Russell served as editor of Courage: A Journal of History, Thought, and Action throughout its entire run from 1970 to 1973. He was a founding member of the John Whitmer Historical Association and has served as the organization's president (1977) and executive secretary (1979–81). He also served as editor of the John Whitmer Historical Association Journal (1984–85). Russell was one of the original three Community of Christ historians to join the Mormon History Association and he later served as president of that organization.

Russell's first book Treasure in Earthen Vessels an Introduction to the New Testament was published in 1966 by Herald Publishing House. Since that time his research on the Latter Day Saint movement has been published widely in journals, but the only book-length study that has appeared is his 2008 edited volume, Homosexual Saints: The Community of Christ Experience.

==Social activism==
Russell became active in the civil rights movement in the 1960s and was co-founder of the Independence, Missouri, chapter of the Congress on Racial Equality (CORE). As editor of Courage, in the early 1970s, Russell advocated women's ordination to the priesthood of the Reorganized Church of Jesus Christ of Latter Day Saints (now Community of Christ). This policy change became a reality when women began to be ordained in 1985. Also as editor of Courage, Russell advocated that the RLDS Church abandon lineal succession in the office of Prophet-President. This policy change became a reality with the ordination of W. Grant McMurray in 1996.

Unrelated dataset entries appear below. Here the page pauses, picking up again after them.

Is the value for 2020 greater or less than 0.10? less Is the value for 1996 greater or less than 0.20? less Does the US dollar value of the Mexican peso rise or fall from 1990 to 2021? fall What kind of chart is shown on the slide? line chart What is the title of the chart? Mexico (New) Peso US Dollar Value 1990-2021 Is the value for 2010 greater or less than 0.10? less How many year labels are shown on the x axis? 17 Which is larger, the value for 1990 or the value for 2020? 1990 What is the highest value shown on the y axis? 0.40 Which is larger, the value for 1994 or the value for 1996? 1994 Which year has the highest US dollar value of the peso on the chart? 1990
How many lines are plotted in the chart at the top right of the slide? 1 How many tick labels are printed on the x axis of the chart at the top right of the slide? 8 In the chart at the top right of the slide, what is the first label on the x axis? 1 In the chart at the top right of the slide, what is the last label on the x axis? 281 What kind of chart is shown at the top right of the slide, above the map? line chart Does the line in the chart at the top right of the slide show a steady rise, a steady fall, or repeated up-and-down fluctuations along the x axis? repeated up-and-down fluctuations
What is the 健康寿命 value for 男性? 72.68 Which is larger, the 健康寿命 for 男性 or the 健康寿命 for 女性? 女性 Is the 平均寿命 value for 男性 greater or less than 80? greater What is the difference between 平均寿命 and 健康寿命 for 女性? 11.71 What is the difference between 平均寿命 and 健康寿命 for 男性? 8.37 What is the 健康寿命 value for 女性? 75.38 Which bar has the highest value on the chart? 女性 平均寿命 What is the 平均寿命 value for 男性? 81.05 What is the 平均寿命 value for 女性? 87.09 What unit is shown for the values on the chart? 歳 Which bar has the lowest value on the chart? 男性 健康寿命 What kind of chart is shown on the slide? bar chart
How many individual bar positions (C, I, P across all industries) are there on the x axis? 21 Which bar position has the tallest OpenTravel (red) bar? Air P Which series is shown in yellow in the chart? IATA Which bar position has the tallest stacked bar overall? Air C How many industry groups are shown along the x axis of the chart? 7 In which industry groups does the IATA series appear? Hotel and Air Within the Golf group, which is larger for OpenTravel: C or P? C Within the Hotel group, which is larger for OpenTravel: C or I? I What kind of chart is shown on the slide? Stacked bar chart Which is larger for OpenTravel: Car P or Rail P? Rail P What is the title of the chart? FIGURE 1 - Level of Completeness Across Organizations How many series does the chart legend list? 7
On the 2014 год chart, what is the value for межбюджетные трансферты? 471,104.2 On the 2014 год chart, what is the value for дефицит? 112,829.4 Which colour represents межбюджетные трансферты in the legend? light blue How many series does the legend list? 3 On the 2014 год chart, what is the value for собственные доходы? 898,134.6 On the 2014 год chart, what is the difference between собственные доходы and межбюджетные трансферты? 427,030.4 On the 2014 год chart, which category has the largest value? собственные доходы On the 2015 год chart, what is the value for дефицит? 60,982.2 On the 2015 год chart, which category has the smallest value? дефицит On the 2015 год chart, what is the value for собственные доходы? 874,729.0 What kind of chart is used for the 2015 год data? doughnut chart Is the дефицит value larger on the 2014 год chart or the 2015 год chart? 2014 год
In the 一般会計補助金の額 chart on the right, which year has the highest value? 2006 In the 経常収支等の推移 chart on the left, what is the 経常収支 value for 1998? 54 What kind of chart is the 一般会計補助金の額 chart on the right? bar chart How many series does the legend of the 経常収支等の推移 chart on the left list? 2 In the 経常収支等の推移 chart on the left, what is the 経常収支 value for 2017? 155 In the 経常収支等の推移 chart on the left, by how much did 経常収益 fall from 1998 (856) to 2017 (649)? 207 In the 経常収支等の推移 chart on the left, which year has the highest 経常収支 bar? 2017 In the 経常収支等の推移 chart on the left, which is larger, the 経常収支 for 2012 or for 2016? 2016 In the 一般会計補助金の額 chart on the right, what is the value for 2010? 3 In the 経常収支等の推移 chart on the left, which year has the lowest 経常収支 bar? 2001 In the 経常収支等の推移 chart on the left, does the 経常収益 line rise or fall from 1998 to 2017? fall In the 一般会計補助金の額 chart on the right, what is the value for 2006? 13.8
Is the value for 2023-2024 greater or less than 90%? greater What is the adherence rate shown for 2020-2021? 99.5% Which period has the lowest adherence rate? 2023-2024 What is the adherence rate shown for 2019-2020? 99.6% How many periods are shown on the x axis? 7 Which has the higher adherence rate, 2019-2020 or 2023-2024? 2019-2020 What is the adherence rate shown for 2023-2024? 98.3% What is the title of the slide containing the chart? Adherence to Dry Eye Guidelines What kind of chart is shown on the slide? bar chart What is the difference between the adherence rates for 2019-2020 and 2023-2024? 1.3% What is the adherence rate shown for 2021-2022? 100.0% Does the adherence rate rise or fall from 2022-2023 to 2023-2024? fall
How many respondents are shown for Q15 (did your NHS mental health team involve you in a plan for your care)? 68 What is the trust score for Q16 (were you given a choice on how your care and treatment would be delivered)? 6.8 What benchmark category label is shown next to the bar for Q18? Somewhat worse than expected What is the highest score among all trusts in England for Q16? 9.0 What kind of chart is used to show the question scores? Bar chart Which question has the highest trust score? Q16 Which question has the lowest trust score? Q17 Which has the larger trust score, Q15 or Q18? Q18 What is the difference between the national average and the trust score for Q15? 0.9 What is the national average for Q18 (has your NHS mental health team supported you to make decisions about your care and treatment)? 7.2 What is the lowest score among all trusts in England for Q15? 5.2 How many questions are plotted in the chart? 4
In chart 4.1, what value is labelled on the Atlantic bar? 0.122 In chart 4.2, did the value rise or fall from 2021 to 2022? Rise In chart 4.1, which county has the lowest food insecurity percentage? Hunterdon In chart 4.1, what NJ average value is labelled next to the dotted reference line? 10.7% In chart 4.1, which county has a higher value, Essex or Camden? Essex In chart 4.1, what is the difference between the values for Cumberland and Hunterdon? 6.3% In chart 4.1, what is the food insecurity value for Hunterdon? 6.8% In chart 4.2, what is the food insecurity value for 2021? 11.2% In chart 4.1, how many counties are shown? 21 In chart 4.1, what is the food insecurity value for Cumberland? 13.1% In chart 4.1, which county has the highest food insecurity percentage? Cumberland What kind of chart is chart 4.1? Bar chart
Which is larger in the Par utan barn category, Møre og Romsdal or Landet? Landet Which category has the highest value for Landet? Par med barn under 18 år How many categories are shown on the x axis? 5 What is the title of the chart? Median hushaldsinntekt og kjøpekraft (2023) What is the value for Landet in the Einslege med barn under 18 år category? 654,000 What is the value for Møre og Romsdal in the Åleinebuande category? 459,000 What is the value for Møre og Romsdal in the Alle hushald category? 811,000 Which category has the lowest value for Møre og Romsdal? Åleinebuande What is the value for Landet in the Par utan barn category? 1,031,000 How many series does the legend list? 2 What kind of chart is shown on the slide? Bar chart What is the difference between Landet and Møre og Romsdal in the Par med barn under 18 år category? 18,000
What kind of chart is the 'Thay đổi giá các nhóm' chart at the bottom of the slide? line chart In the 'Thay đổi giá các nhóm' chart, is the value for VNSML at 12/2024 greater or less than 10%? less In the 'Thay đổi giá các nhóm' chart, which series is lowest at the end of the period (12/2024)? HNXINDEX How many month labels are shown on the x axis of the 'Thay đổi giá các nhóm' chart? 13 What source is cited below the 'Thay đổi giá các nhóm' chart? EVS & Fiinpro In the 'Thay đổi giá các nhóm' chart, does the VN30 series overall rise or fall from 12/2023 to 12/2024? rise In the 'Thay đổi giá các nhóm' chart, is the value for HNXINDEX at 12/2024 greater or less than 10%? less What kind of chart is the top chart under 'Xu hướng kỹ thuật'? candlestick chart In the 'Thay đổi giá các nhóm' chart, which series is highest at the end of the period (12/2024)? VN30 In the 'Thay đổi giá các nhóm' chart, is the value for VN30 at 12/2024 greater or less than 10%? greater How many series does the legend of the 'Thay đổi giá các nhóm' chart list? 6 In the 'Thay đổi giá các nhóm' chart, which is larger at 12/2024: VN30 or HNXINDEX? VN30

In recent years Russell has advocated for full participation of gay, lesbian, transsexual, and transgender members in the Community of Christ. In recognition of his work, Affirmation awarded its 2011 Affirmation Allies Award to Russell and his wife Lois.

==Published scholarship==
- William D. Russell, "A Further Inquiry into the Historicity of the Book of Mormon," Sunstone (September–October 1982): 20.
- William D. Russell, "History and the Mormon Scriptures," Journal of Mormon History Vol. 10 (1983): 53.
- William D. Russell, "Beyond Literalism," Dialogue: A Journal of Mormon Thought, Vol. 19, No. 1 (Spring 1986): 57.
- William D. Russell, "The RLDS Church and Biblical Criticism: The Early Response," John Whitmer Historical Association Journal Vol. 7 (1987): 62.
- William D. Russell, "'It Just Wasn't Working': The Fragmentation of the Reorganized Church" John Whitmer Historical Association Journal Nauvoo Conference Special Edition (2002): 7.
- William D. Russell, "A Brief History of the John Whitmer Historical Association" John Whitmer Historical Association Journal Nauvoo Conference Special Edition (2002): 147.
- William D. Russell, "Ordaining Women and the Transformation from Sect to Denomination," Dialogue: A Journal of Mormon Thought Vol. 36, No. 3 (Fall 2003): 61.
- William D. Russell, "Grant McMurray and the Succession Crisis in the Community of Christ," Dialogue: A Journal of Mormon Thought, Vol. 39, No. 4 (Winter 2006): 27.
- William D. Russell, "Blaming the Victim: The Miscarriage of Justice in the Case of Alice Lundgren," John Whitmer Historical Association Journal Vol. 27 (2007): 139.